This book has been on my to read list for years and I am so happy I found it in a charity shop. As far as spontaneous buys go, a good book is never a regretful purchase. This is a book about a nine year old boy who is moved from Berlin to Poland with his family because of his fathers work. He spots a fence which separates him from a community of people all wearing striped pyjamas and soon becomes friends with Shmuel, a boy in striped pyjamas.
I read a chapter of this book in the morning, and couldn’t stop thinking about it all day so a few nights ago I stayed up until the early hours finishing the book and it was so worth it! I am not great at writing reviews so here are some of my thoughts after reading the book.

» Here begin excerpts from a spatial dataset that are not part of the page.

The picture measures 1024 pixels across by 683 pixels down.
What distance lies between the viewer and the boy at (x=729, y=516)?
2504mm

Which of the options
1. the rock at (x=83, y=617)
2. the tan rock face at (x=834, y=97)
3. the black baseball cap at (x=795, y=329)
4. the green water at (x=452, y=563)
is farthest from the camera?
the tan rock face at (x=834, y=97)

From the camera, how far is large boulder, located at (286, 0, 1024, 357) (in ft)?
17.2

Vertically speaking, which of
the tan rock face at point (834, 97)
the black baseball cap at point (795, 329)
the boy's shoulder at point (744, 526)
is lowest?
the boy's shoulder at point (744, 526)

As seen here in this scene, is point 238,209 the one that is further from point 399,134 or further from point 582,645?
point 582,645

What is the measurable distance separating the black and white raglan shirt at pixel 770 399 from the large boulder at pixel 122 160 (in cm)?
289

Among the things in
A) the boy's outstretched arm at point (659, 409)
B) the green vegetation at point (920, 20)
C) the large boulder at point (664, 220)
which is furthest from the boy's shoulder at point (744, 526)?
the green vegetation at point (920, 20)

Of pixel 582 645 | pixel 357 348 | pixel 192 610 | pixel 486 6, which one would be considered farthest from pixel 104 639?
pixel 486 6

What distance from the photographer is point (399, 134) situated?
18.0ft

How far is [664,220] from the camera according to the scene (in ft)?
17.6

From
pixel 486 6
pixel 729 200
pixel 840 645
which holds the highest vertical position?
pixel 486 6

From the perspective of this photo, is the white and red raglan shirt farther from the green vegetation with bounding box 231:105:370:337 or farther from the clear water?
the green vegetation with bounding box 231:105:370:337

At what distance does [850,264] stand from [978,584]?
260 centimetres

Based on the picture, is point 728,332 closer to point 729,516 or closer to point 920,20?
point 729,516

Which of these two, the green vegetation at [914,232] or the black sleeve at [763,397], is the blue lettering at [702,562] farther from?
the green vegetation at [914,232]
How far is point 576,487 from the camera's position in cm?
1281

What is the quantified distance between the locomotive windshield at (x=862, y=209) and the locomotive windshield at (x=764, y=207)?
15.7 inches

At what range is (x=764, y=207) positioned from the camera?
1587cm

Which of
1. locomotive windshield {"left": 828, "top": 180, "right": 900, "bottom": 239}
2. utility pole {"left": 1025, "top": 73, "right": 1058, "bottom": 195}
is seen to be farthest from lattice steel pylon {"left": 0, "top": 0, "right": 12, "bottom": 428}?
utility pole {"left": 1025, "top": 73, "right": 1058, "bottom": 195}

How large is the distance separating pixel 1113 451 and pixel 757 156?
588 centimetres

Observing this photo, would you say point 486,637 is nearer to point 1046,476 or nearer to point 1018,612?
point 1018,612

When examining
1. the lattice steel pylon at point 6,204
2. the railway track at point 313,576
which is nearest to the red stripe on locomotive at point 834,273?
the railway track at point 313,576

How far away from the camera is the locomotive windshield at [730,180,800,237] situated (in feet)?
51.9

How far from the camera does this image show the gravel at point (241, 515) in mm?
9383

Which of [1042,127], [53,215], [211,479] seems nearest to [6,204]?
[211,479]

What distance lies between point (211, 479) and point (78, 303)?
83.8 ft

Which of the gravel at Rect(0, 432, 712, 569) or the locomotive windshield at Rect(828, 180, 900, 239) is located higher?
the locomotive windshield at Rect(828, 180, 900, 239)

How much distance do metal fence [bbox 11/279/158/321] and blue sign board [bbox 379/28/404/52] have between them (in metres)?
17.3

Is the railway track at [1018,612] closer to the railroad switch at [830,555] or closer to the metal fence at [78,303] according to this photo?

Firstly John Boyne has a really easy to read writing style. The text flows well and for a relatively short book, Boyne has really managed to capture a lot of detail and described certain scenes with few adjectives but in a powerful way. I particularly like the repetition used throughout the story.
Although the story or the history is it based on is not light-hearted, there is comedy found in the innocence of young Bruno and his outlook on life. The way he calls Auchswitz ‘Out-With’ adds an element of tragicomedy. It’s never explained in the novel but if you have an understanding of the Holocaust you like me would notice this play on language. This to me was so significant in the novel as it confirmed the lack of knowledge and innocence of children during this significant time in European History.
Reading this I felt sorry and sad for the Jews and what happened in the past. Such a sad story told through Shmuel’s voice is a horrible reminder of what life was like during the Holocaust and it’s upsetting to think that no text books or opinions taught in school or in the media would ever really show just how horrific the living conditions were in Auchswitz. I also developed a new sorrow for the German families who were pulled into the disgusting happenings without a choice. Bruno pleaded not to move away from his happy home and I imagine a lot of women like Bruno’s mum had to stand by their military husbands and keep quiet about it all.
All of that tension, sorrow, hurt and suffering during the happenings at Autswitz 1944 and the broader happenings during the whole genocide is quite overwhelming to think about! For a small novel it really gets you thinking and is so touching and powerful. I will be watching the film with a box of tissues next to me.